---------- Material for this task ----------
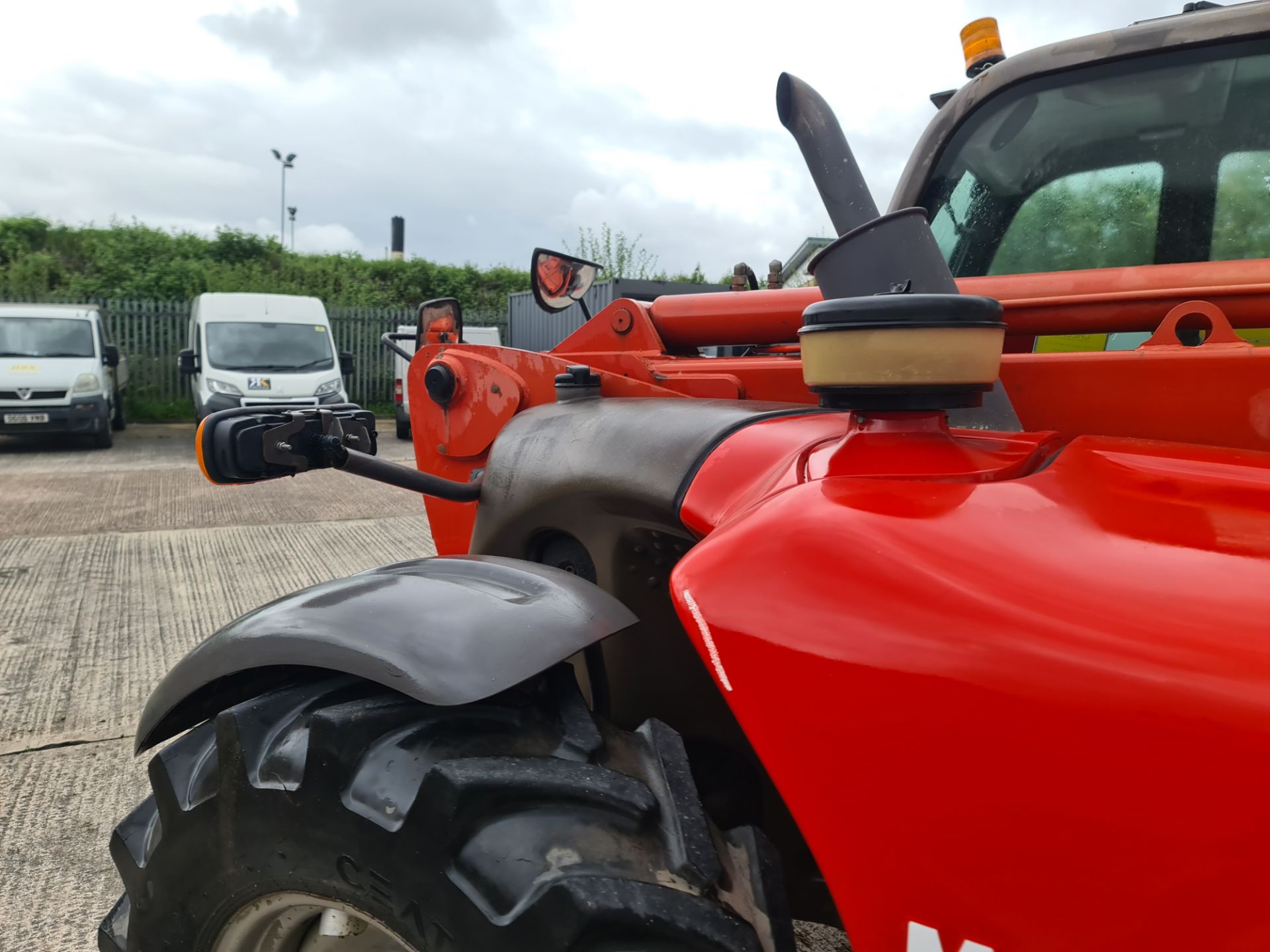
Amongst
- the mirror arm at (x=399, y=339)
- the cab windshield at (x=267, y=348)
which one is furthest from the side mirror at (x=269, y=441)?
the cab windshield at (x=267, y=348)

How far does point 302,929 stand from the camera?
4.13ft

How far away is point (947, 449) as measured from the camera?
99cm

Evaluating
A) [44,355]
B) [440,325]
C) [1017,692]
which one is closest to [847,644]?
[1017,692]

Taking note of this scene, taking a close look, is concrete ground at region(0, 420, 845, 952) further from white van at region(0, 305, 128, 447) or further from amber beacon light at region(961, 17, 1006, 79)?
amber beacon light at region(961, 17, 1006, 79)

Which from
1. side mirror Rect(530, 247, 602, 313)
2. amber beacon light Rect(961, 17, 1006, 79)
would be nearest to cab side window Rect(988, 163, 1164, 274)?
amber beacon light Rect(961, 17, 1006, 79)

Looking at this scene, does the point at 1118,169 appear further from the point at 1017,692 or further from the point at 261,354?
the point at 261,354

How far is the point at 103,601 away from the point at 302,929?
13.8 feet

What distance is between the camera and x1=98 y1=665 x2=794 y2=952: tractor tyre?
----------
__Work to do__: Restate the data above word for word. Skip every picture.

__Task response__:
Amongst
- the mirror arm at (x=399, y=339)
- the cab windshield at (x=267, y=348)
which one is furthest from the side mirror at (x=269, y=441)?
the cab windshield at (x=267, y=348)

How far does point 302,929 stand from the camera?
4.13ft

How far away is point (947, 449) as measured from the camera?
99cm

Evaluating
A) [44,355]
B) [440,325]
C) [1017,692]
which one is closest to [847,644]?
[1017,692]

Taking note of this scene, taking a close look, is concrete ground at region(0, 420, 845, 952) further from white van at region(0, 305, 128, 447) or further from amber beacon light at region(961, 17, 1006, 79)?
amber beacon light at region(961, 17, 1006, 79)

Which from
1. side mirror Rect(530, 247, 602, 313)
2. amber beacon light Rect(961, 17, 1006, 79)
would be nearest to cab side window Rect(988, 163, 1164, 274)?
amber beacon light Rect(961, 17, 1006, 79)

Looking at this scene, does the point at 1118,169 appear further from the point at 1017,692 or further from the point at 261,354?
the point at 261,354

How far is the point at 103,601 away from the point at 302,929?
13.8 feet

What distance is between the camera and x1=98 y1=665 x2=794 y2=952: tractor tyre?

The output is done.